Pompe disease is caused by mutations that disrupt the function or production of the enzyme acid alpha-glucosidase (GAA). This enzyme is needed to break down a complex sugar molecule called glycogen. Without a working version of GAA, glycogen builds up to toxic levels in cells, especially muscle cells.
Lumizyme and Nexviazyme are enzyme replacement therapies designed to administer a working version of the GAA enzyme into the body, helping to clear toxic glycogen.
Lumizyme, sold as Myozyme outside the U.S., was the first enzyme replacement therapy to be widely approved for Pompe disease.
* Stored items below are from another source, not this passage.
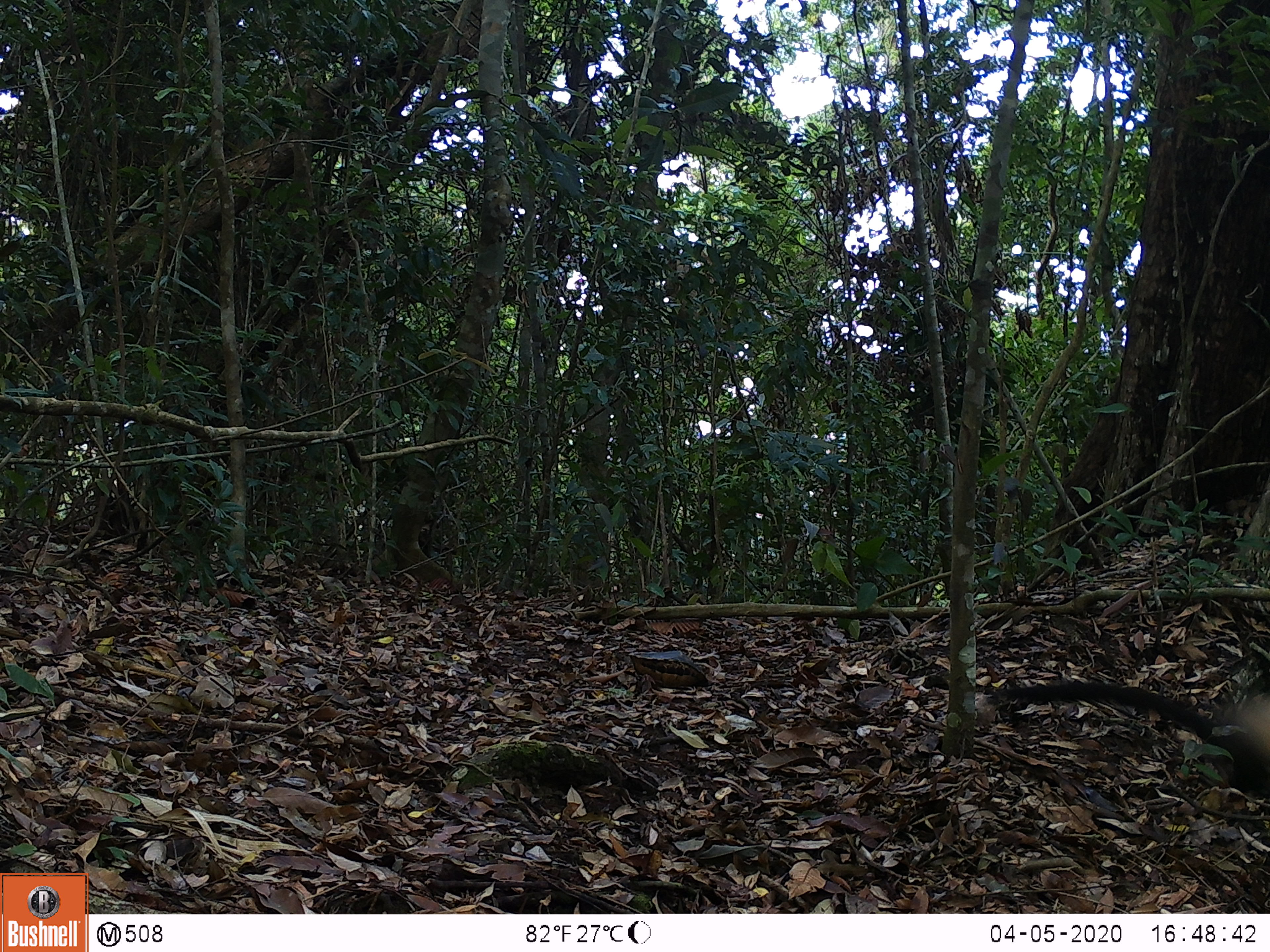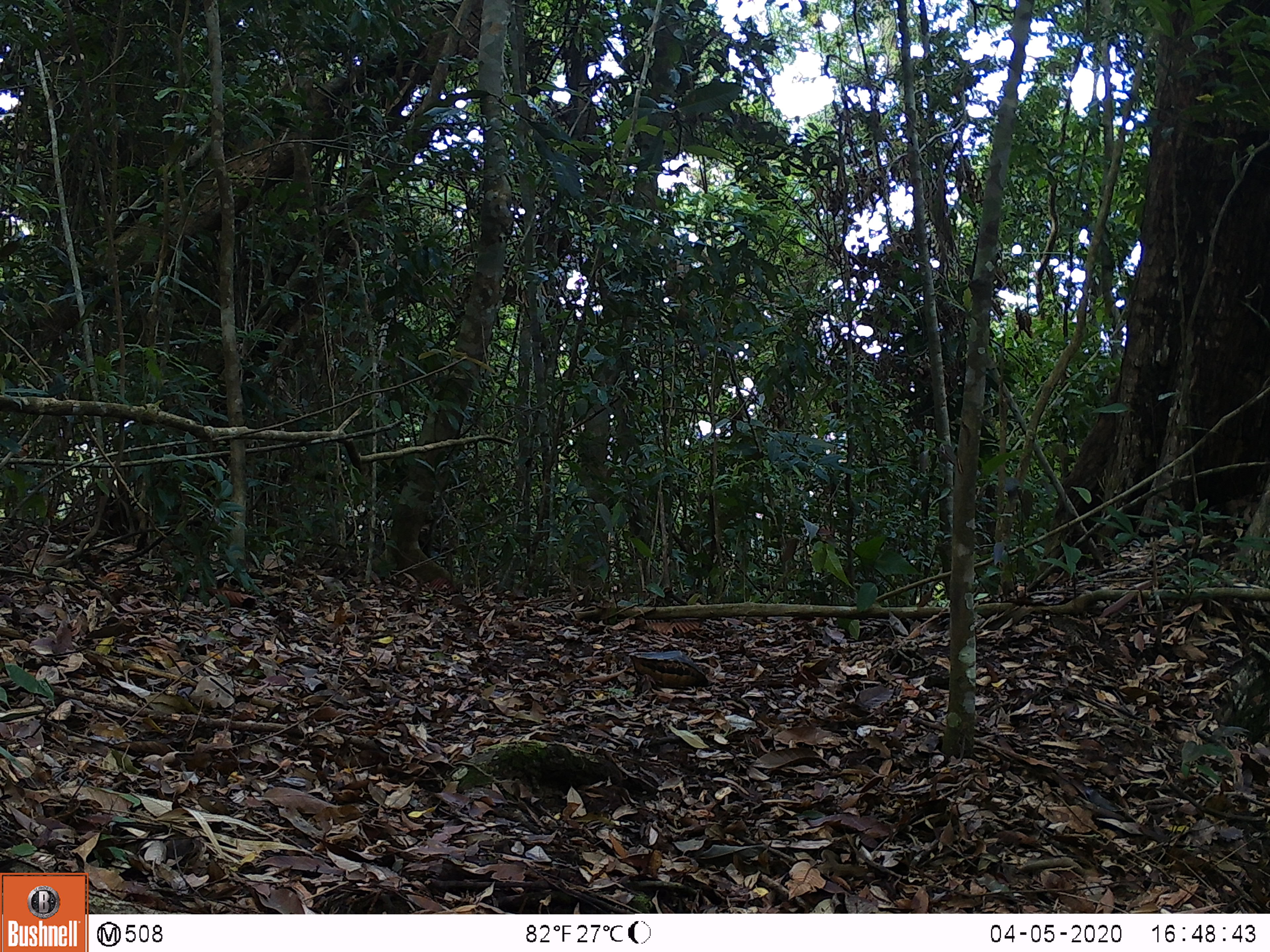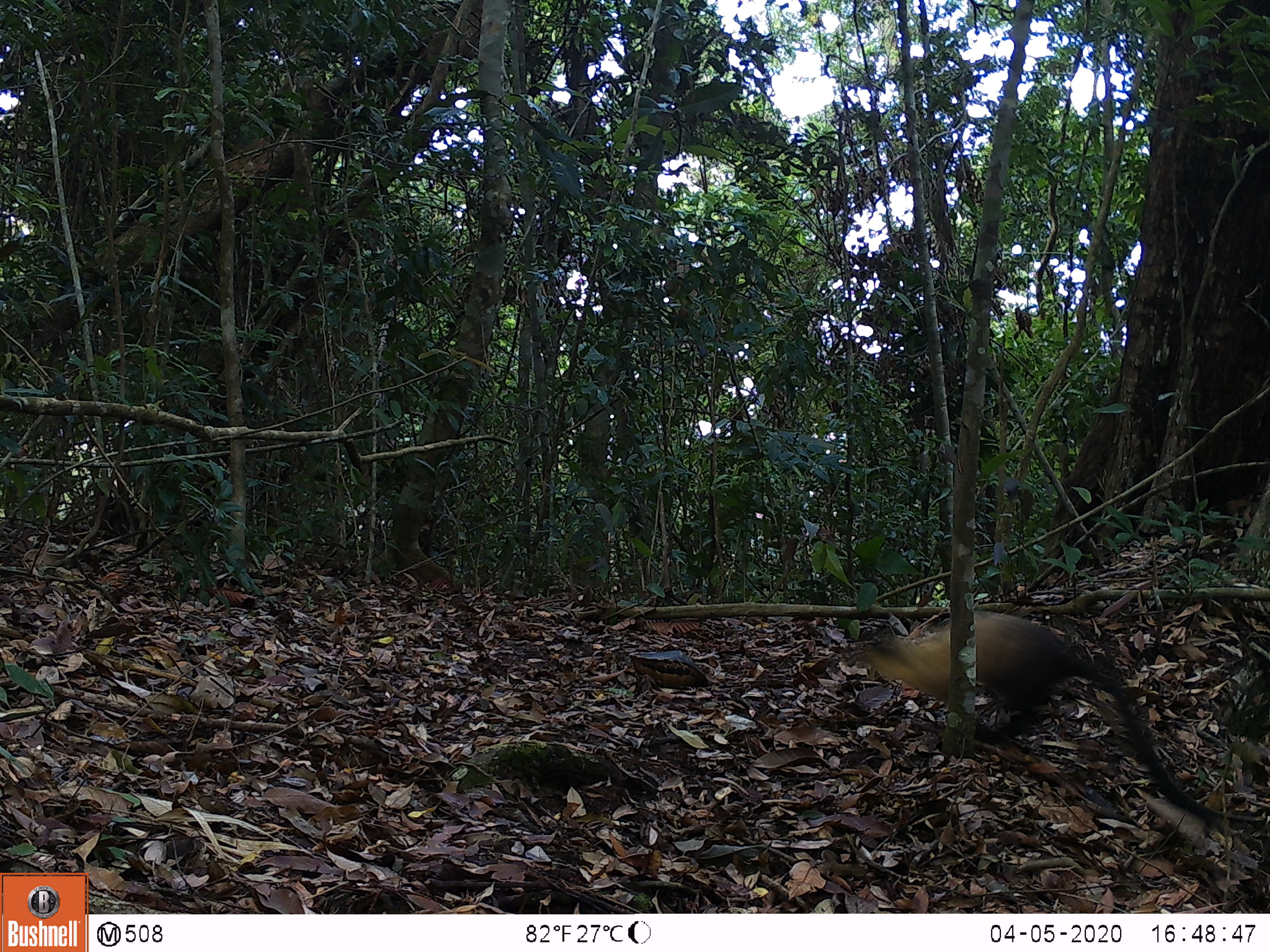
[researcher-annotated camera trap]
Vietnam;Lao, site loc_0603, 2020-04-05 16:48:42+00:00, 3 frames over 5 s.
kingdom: Animalia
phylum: Chordata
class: Mammalia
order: Carnivora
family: Mustelidae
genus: Martes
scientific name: Martes flavigula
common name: yellow-throated marten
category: yellow throated marten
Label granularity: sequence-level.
Nexviazyme contains a version of the GAA enzyme that’s modified so that it’s better at getting into muscle cells.
Two-part therapy
Miglustat is a small molecule that can bind to the GAA enzyme and stabilize it. This small molecule is half of the two-part therapy that’s long been known as AT-GAA, which was approved recently to treat adults with late-onset Pompe disease (LOPD) in the European Union and the U.K.
The two-part therapy combines miglustat, sold as Opfolda, with a novel enzyme replacement therapy called cipaglucosidase alfa, sold as Pombiliti. It was developed by Amicus Therapeutics.
Miglustat has not been studied in combination with other enzyme replacement treatments. In this study, scientists conducted a series of tests to evaluate whether adding miglustat might increase the functionality of Lumizyme or Nexviazyme.
In line with other data, results showed that miglustat did stabilize Lumizyme or Nexviazyme. But, even though the enzymes were more stable with miglustat, the small molecule actually decreased enzyme activity.
“Interestingly, while both [Lumizyme or Nexviazyme] were stabilized in the presence of [miglustat], the addition of miglustat resulted in a significant reduction of GAA activity overall,” the researchers wrote.
The scientists speculated this might be because when miglustat binds to these enzyme replacement therapies, it can block the part of the GAA enzyme that’s needed to break down glycogen. So, the enzyme can’t work as well even though it’s more stable.
In a mouse model of Pompe disease, adding miglustat to treatment with Lumizyme or Nexviazyme did not significantly alter the pharmacological properties of either medication, and it did not increase the treatments’ ability to clear glycogen from muscle tissue.
No substantial reduction in glycogen clearance
Although adding miglustat reduced the functionality of Lumizyme and Nexviazyme in lab tests, adding miglustat did not substantially reduce glycogen clearance in the mouse models.
The researchers showed that, in this mouse model, the mice’s muscle cells had notable changes in gene expression (which genes are turned on or off). Treatment with enzyme replacements reversed many of these changes, with more profound effects seen with Nexviazyme compared to Lumizyme, but these effects were not improved by adding miglustat.
Overall, these data suggest that adding miglustat to Lumizyme or Nexviazyme offers no treatment benefit, the researchers said.